TAREFA A REALIZAR.
Prossiga com o texto sobre a dose fracionada da vacina contra a febre amarela, começando logo após a última frase apresentada.

======== TRECHO DO DOCUMENTO

A população de Kinshasa, capital da República Democrática do Congo, deverá ser a primeira a ser vacinada contra a febre amarela com uma dose fracionada de vacina, usando 20% da atual. A medida seria adotada em outubro, baseada em estudo realizado por Bio-Manguinhos em 2009.

Em 21 de julho, a OMS divulgou os dados mais recentes acerca da epidemia de febre amarela que já causou 117 óbitos confirmados em laboratório em Angola e outros 85 pendentes de confirmação no Congo. A administração da vacina da febre amarela com um quinto da dose normal, para controlar surtos, foi validada pelo Grupo Consultivo Estratégico de Peritos da OMS (SAGE) em Vacinação. No dia anterior, havia anunciado a nova medida, através de position paper de seu Secretariado.

“Se uma dose habitual é de 0,5 ml, pode-se aplicar uma dose de 0,1 ml, cinco vezes menor, e ela ainda é eficaz. Isso foi verificado em estudo de dose-resposta que nós fizemos com adultos por demanda do dr. Akira (Akira Homma)”, afirma o assessor científico sênior de Bio-Manguinhos, Reinaldo de Menezes.

================
======== ENTRADAS EXIBIDAS

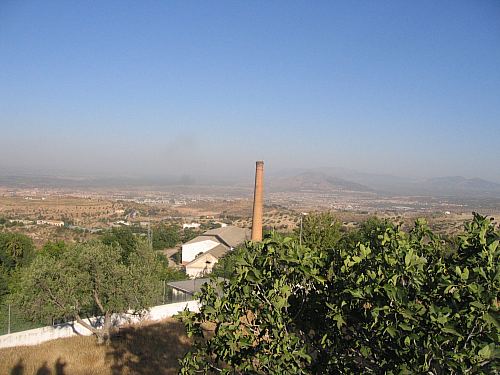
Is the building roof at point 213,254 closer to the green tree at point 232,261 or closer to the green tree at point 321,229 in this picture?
the green tree at point 321,229

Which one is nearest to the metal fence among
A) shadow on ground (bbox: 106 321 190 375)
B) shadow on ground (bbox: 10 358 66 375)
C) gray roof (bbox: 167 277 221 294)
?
shadow on ground (bbox: 106 321 190 375)

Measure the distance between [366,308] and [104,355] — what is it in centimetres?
1585

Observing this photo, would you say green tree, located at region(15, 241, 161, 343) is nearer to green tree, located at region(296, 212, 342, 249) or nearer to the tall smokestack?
the tall smokestack

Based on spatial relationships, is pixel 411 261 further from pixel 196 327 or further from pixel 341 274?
pixel 196 327

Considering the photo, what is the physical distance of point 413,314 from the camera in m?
4.39

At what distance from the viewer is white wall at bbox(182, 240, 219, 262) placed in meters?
47.9

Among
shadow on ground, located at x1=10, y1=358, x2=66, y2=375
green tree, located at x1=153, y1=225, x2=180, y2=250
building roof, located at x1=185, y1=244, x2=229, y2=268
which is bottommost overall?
green tree, located at x1=153, y1=225, x2=180, y2=250

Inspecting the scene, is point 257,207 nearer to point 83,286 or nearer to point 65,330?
point 83,286

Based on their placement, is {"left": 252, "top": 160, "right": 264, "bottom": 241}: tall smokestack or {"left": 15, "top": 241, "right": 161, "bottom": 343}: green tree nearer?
{"left": 15, "top": 241, "right": 161, "bottom": 343}: green tree

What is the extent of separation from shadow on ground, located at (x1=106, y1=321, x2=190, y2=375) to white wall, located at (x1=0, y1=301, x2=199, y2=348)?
756mm

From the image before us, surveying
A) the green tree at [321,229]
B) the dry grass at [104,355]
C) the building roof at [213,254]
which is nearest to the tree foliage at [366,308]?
the dry grass at [104,355]

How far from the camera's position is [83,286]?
61.1 feet

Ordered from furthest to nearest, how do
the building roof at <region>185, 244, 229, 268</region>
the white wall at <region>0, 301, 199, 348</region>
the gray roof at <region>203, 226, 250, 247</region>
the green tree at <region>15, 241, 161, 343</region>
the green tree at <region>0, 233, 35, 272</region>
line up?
the gray roof at <region>203, 226, 250, 247</region> → the building roof at <region>185, 244, 229, 268</region> → the green tree at <region>0, 233, 35, 272</region> → the white wall at <region>0, 301, 199, 348</region> → the green tree at <region>15, 241, 161, 343</region>

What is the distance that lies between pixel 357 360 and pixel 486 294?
216 centimetres
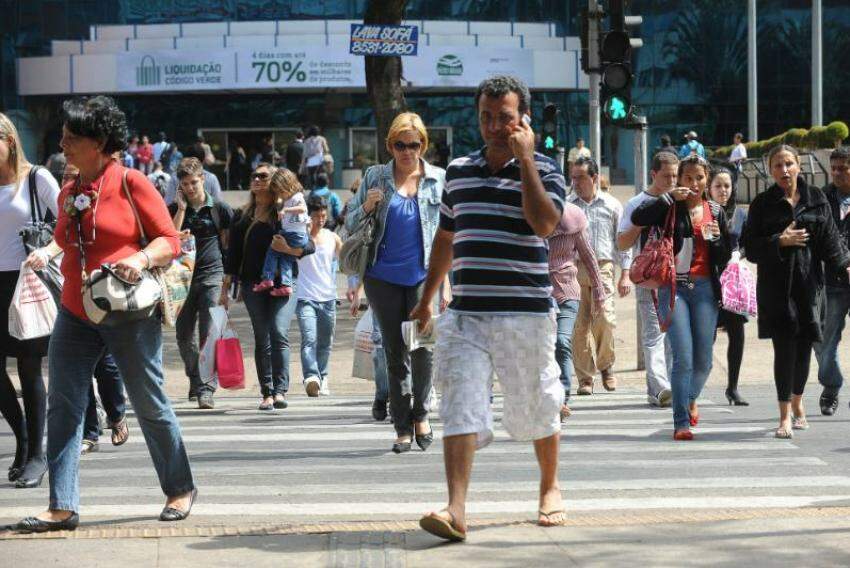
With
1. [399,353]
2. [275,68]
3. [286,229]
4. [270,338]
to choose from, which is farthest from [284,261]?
[275,68]

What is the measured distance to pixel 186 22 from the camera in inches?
2105

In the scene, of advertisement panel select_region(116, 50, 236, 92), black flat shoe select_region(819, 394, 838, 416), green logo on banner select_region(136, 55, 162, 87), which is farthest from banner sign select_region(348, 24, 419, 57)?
green logo on banner select_region(136, 55, 162, 87)

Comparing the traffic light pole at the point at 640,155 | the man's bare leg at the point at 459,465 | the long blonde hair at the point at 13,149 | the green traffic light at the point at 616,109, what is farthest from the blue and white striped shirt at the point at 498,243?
the green traffic light at the point at 616,109

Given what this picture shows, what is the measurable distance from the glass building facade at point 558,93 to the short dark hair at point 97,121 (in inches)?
1755

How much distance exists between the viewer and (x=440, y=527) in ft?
19.4

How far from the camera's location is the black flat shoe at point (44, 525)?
20.8ft

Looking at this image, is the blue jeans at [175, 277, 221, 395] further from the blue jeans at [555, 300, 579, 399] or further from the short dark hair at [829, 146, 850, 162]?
the short dark hair at [829, 146, 850, 162]

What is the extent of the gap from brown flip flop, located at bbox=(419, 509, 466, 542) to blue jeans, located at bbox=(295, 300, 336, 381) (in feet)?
22.3

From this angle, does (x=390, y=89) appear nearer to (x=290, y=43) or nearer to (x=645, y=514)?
(x=645, y=514)

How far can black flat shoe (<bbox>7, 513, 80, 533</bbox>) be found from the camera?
20.8ft

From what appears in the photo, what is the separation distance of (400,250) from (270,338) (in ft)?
11.5

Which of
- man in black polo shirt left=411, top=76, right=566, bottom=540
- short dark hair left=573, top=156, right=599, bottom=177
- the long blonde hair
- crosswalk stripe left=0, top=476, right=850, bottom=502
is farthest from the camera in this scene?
short dark hair left=573, top=156, right=599, bottom=177

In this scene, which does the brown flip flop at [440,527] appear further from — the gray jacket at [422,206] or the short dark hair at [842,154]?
the short dark hair at [842,154]

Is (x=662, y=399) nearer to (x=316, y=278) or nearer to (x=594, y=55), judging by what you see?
(x=316, y=278)
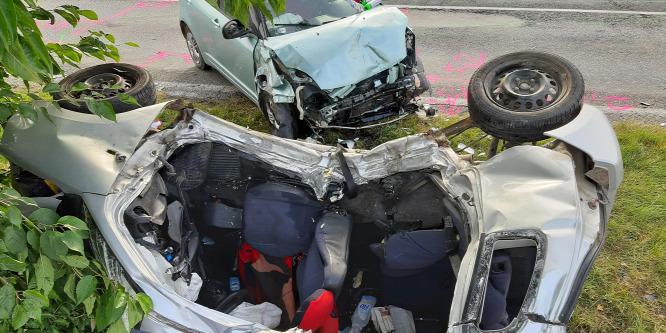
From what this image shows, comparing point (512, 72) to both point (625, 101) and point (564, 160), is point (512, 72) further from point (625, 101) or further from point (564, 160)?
point (625, 101)

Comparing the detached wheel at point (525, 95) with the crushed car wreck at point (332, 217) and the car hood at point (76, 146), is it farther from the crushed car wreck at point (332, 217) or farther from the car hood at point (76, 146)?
the car hood at point (76, 146)

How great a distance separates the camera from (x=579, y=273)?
2297mm

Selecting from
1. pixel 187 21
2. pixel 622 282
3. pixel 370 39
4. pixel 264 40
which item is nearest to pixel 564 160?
pixel 622 282

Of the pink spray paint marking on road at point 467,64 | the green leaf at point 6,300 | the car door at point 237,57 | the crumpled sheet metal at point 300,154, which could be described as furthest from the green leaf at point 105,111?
the pink spray paint marking on road at point 467,64

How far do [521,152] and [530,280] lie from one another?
2.56ft

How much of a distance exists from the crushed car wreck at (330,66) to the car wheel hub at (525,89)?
3.53ft

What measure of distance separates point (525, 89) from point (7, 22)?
3468 mm

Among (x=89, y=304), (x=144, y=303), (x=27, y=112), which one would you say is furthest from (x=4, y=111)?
(x=144, y=303)

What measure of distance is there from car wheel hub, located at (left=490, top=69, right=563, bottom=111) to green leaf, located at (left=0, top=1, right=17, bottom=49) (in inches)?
126

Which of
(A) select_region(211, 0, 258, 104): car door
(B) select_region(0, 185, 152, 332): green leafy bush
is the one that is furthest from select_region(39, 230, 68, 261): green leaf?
(A) select_region(211, 0, 258, 104): car door

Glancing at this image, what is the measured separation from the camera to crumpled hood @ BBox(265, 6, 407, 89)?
4.44 metres

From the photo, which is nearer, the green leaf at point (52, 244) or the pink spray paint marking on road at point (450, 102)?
the green leaf at point (52, 244)

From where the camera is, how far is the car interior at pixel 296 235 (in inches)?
119

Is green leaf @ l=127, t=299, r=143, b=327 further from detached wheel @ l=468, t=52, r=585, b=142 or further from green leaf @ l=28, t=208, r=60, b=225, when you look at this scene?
detached wheel @ l=468, t=52, r=585, b=142
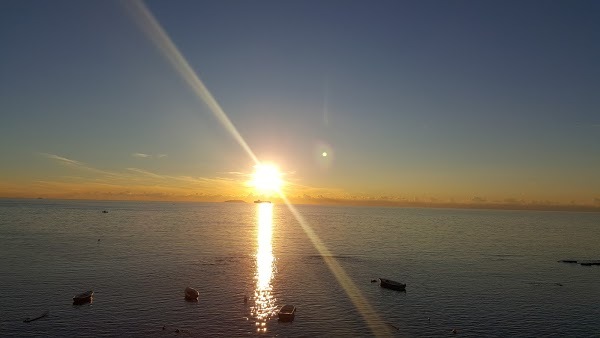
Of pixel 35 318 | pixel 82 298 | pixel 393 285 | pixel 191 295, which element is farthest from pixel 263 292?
pixel 35 318

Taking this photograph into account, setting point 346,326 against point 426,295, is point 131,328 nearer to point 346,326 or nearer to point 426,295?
point 346,326

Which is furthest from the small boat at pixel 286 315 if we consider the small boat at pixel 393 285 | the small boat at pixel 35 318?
the small boat at pixel 35 318

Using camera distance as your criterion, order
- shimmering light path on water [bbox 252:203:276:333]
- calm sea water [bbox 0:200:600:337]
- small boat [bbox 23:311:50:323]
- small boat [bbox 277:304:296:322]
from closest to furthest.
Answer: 1. small boat [bbox 23:311:50:323]
2. calm sea water [bbox 0:200:600:337]
3. small boat [bbox 277:304:296:322]
4. shimmering light path on water [bbox 252:203:276:333]

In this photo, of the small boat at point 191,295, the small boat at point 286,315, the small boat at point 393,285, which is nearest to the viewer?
the small boat at point 286,315

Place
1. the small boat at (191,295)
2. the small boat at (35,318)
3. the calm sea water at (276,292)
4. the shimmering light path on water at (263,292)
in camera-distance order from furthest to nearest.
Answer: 1. the small boat at (191,295)
2. the shimmering light path on water at (263,292)
3. the calm sea water at (276,292)
4. the small boat at (35,318)

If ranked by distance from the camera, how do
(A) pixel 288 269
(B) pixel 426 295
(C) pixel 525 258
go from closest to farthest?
(B) pixel 426 295, (A) pixel 288 269, (C) pixel 525 258

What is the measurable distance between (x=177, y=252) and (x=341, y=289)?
6568cm

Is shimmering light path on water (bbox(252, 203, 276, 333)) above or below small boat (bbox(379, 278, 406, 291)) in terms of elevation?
below

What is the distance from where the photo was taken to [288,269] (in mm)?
102062

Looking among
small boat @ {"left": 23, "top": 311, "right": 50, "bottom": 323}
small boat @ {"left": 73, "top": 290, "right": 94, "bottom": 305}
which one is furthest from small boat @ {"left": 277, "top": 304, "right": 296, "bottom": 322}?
small boat @ {"left": 23, "top": 311, "right": 50, "bottom": 323}

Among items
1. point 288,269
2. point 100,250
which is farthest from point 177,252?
point 288,269

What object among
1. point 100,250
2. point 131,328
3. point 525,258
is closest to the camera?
point 131,328

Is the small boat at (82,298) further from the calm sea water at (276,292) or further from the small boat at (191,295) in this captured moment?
the small boat at (191,295)

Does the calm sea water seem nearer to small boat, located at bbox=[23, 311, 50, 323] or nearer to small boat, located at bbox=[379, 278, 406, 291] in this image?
small boat, located at bbox=[23, 311, 50, 323]
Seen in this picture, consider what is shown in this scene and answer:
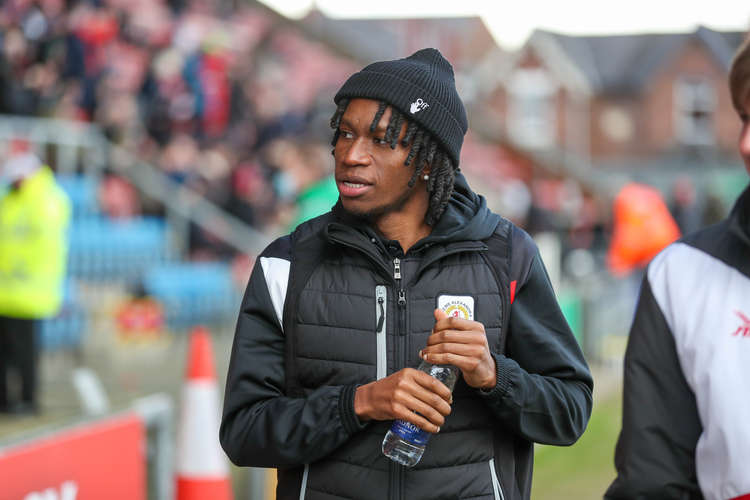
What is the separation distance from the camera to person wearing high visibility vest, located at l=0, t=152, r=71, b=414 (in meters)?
7.50

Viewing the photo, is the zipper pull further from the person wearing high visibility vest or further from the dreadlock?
the person wearing high visibility vest

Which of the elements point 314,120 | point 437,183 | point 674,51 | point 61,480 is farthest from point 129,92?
point 674,51

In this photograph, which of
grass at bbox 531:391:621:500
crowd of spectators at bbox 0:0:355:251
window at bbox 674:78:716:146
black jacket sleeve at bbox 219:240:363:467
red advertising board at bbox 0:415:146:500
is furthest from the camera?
window at bbox 674:78:716:146

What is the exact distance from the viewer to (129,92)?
42.4ft

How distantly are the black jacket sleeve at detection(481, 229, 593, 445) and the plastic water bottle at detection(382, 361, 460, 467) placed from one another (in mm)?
176

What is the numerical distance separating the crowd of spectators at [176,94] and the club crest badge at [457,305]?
912 cm

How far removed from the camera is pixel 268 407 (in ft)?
7.37

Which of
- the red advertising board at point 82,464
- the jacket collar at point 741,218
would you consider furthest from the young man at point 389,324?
the red advertising board at point 82,464

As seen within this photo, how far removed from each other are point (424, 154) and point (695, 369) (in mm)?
743

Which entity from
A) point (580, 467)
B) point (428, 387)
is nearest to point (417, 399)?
point (428, 387)

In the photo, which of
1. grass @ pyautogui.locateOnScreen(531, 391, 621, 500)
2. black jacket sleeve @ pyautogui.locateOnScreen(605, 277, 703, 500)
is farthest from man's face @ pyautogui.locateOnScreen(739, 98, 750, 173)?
grass @ pyautogui.locateOnScreen(531, 391, 621, 500)

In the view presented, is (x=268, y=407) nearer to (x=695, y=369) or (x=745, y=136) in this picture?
(x=695, y=369)

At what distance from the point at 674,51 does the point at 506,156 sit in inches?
620

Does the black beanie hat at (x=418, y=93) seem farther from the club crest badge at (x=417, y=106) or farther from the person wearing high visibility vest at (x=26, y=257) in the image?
the person wearing high visibility vest at (x=26, y=257)
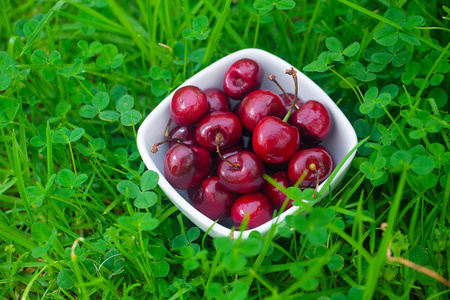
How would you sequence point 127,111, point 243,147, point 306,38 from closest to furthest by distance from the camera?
point 243,147, point 127,111, point 306,38

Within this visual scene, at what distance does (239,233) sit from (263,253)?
136 mm

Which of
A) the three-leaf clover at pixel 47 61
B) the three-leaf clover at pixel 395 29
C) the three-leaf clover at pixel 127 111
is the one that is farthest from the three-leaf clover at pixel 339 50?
the three-leaf clover at pixel 47 61

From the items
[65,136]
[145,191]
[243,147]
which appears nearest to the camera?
[145,191]

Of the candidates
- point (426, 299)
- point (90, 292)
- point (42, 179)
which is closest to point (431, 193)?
point (426, 299)

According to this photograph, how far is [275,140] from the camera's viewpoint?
186 cm

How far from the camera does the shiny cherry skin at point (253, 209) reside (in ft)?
6.05

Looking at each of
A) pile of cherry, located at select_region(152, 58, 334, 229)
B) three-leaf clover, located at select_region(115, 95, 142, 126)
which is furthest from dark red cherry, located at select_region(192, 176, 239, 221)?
three-leaf clover, located at select_region(115, 95, 142, 126)

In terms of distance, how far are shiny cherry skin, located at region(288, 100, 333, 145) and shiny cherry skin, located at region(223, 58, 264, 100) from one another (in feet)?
0.86

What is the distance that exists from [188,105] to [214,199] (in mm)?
444

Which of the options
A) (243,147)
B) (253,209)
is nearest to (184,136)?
(243,147)

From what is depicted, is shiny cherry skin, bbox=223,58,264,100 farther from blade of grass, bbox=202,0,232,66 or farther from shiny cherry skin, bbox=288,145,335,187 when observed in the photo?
shiny cherry skin, bbox=288,145,335,187

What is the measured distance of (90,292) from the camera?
192cm

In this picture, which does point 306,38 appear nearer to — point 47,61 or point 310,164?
point 310,164

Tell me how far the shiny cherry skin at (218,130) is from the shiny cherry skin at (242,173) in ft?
0.36
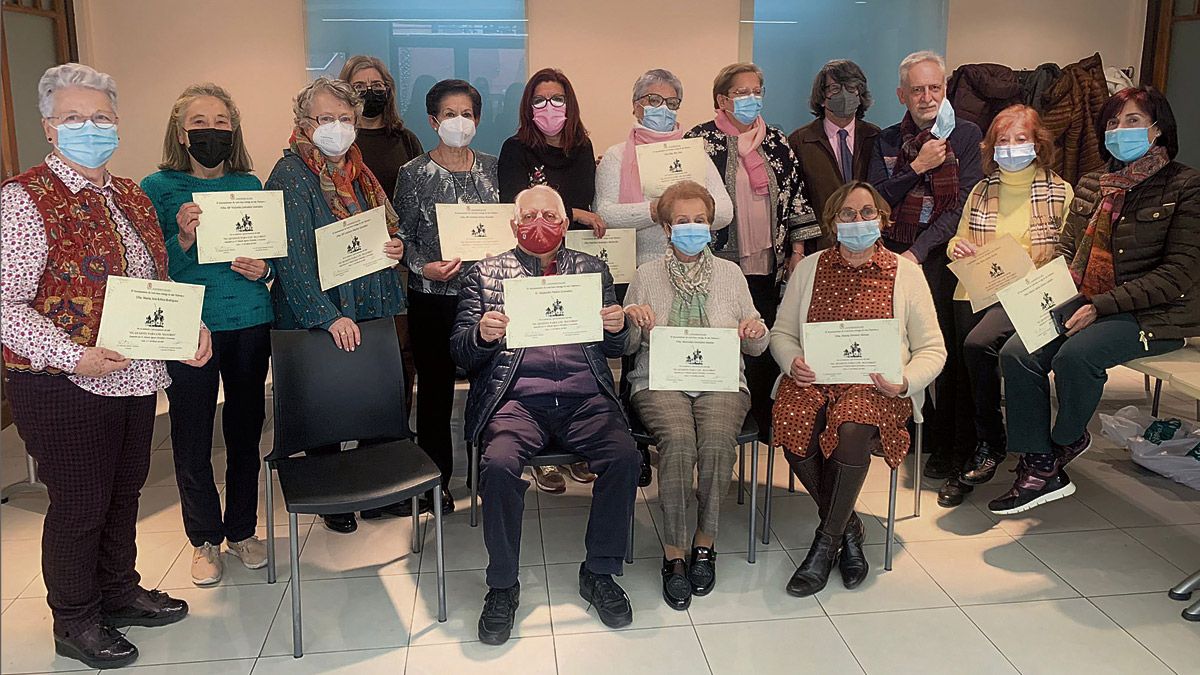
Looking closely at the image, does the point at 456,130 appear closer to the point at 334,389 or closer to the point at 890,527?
the point at 334,389

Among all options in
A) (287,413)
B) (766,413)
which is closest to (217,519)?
(287,413)

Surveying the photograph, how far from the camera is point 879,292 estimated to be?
329 centimetres

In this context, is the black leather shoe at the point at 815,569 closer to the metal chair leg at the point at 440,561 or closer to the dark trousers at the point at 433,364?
the metal chair leg at the point at 440,561

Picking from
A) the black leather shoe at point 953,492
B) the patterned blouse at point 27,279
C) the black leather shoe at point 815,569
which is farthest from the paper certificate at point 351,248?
the black leather shoe at point 953,492

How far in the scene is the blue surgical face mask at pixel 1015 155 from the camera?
3.57 metres

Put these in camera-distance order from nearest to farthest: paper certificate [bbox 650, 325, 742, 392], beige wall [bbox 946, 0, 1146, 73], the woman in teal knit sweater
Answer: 1. the woman in teal knit sweater
2. paper certificate [bbox 650, 325, 742, 392]
3. beige wall [bbox 946, 0, 1146, 73]

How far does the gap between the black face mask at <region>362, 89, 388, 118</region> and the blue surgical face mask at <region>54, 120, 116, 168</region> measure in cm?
160

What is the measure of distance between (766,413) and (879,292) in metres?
0.97

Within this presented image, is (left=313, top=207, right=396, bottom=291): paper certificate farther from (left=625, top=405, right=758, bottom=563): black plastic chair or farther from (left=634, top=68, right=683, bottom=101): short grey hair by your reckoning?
(left=634, top=68, right=683, bottom=101): short grey hair

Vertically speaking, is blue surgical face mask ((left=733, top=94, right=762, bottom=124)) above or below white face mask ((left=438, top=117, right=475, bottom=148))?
above

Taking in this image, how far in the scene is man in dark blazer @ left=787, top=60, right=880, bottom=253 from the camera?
4.00 metres

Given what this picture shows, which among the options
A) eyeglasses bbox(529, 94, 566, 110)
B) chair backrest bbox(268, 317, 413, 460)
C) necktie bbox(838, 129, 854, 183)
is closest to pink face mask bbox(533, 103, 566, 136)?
eyeglasses bbox(529, 94, 566, 110)

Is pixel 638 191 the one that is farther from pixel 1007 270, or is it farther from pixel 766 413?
pixel 1007 270

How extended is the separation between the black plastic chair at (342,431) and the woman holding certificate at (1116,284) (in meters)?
2.25
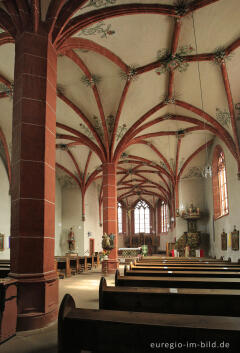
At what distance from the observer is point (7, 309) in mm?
4590

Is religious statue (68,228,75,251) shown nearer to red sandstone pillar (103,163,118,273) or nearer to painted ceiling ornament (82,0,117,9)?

================

PROBLEMA RESOLVIDO.
Documento ONU

Documento do Secretariado da OMS que acolhe estudo de Bio-manguinhos. Imagem: Reprodução

 

Publicada em 2013, a pesquisa teve seu trabalho de campo executado em 2009-2010, período em que havia escassez de vacina. “Em fins de 2008 houve aumento da atividade de febre amarela no Planalto Central, principalmente em Brasília, e viu-se que havia macacos que tinham ido a óbito e estavam infectados por febre amarela. Foi uma correria até os postos de vacinação”, lembra Reinaldo.

Seguindo ele, desde então se sabe que a vacina de Bio-Manguinhos ainda era eficaz com uma dose 60 vezes menor que a da vacina usual. “Verificamos isso através de pesquisa clínica, 30 dias e também 10 meses depois da aplicação da vacina”, afirma.

Segundo o assessor sênior, a pesquisa foi feita com homens adultos jovens. Foram 749 voluntários analisados, com proteção “muito boa, acima de 90%”. Para implementar a estratégia, seria necessário apenas adequar as seringas. “Existe seringa de 1ml que é fracionada em 10 partes de 0,1 ml. Dessa forma a vacinação pode ser feita. Um frasco de 5 doses na verdade servirá a 25 pessoas”, explica Reinaldo.

De acordo com ele, para propor o uso de uma dose menor seria necessário fazer uma nova pesquisa clínica em crianças, já que estudos no Brasil, com crianças de 9 a 10 meses de idade, indicam que a proteção na dosagem atual fica entre 80% e 85%, abaixo da verificada em adultos. “Ainda não sabemos se a dose baixa é eficaz nessa faixa etária”, ressalta ele.

E Bio-Manguinhos já se organiza para isto. “Acabamos de estabelecer dois protocolos, o primeiro para fazer estudo em crianças, e o segundo para chamar os participantes da pesquisa de 2009-2010 e analisar como eles se encontram hoje. Esses documentos  já foram enviados para a OMS, e esperamos que eles possam colaborar conosco nos enviando os recursos necessários”, afirma o assessor.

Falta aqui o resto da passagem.